Data Center

Add content to your library, manage web crawling, and activate connectors.

Before you can track your content in Content Cube, you'll need to tell Acrolinx where to find it. You'll do this by adding content to your content library. Think of your content library as the Acrolinx version of a song library. It's where you store content that you'll later organize into collections (like playlists).

When you add content to your library, Acrolinx reviews it in two steps: a crawl and a check. You'll kick off the process in the data center. Content Cube will run an initial crawl and check of your content to give a baseline. Then, it will automatically crawl and check the content library on a weekly basis.

To learn how to start your first crawl, read on.

Start a Crawl

To identify checkable text on your website, Acrolinx uses a crawler with the user agent Acrolinx-bot. All you have to do is provide Acrolinx-bot with the domains and subdomains that you want to crawl. For example, acrolinx.com and docs.acrolinx.com. Once you add a domain, Acrolinx-bot automatically crawls all of the content in that domain on a weekly basis. You can run up to 100 individual crawls at a time. Learn more about Acrolinx-bot.

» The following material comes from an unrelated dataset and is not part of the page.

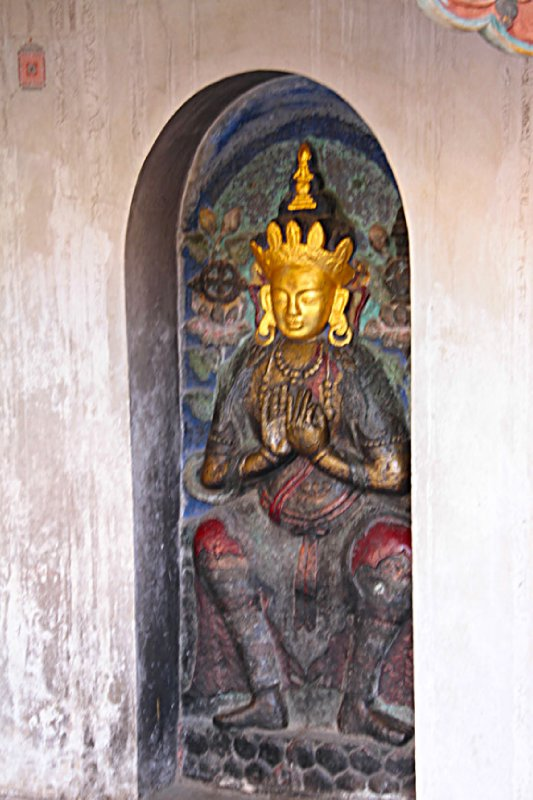 Golden face image next to the giant prayer wheels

To make sure that Acrolinx captures the right content, you can also fine-tune a crawl. If you work in marketing and want to review the content that you use to convert prospects, you might make sure that Acrolinx crawls URLs with paths like /product/ or /products/.

When you add a domain to Content Cube, you don't have to include the subdomain www. But the root domain (let's say acrolinx.com) will sometimes redirect to a URL that includes a www. For example, www.acrolinx.com. If this happens, that the crawler might only identify one page for acrolinx.com, but many more pages for www.acrolinx.com.

To add a new content to your library, do the following:

  1. Go to Profile and settings > Admin Console.
  2. In the WEB CRAWLING tab of the data center, click the plus icon Add new domain to open the Web Crawler Setup.
  3. Enter the domain or subdomain that you want to crawl. For example, docs.acrolinx.com.

    Be sure to leave out the protocol. For example, http:// or https://.

    • Do add: docs.acrolinx.com
    • Don't add: http://docs.acrolinx.com
  4. Optional: Fine-tune your crawl with the following settings:

    Already have some web-crawling experience? Learn how to customize your crawl with our advanced crawl settings.
    SettingDescription
    Max. pages to crawlDefines approximately how many pages Acrolinx should crawl.
    Max. crawl depth

    Determines how many pages Acrolinx-bot will access and index on a site during a single crawl.

    Crawl these paths

    Limits the crawl to certain pages within a domain. When you list one or more of the paths that follow the root domain in a page’s URL, you do the following:

    • Automatically add the path to the virtual robots.txt file as  allow:[input]. This tells Acrolinx to only visit URLs with the specific path directly after the country code top-level domain (ccTLD). For example, my.domain/blog.
    • Use the URL as an alternative_start_url.
    • Automatically add  disallow: / to the robots.txt file. This will keep Acrolinx from crawling anything other than the paths you list.

    If you add /blog under Paths to include, for example, the crawler will only access pages that have my.domain/blog in the URL. To include or exclude multiple paths, list each path on a separate line. For example:

    /blog
    /news/articles/product-updates
    Don't crawl these paths

    Ignores certain pages within a domain during a crawl. When you list one or more of the paths that follow the root domain in a page’s URL, the paths are added to the virtual robots.txt as  disallow:[input]. This tells Acrolinx not to follow URLs with those paths.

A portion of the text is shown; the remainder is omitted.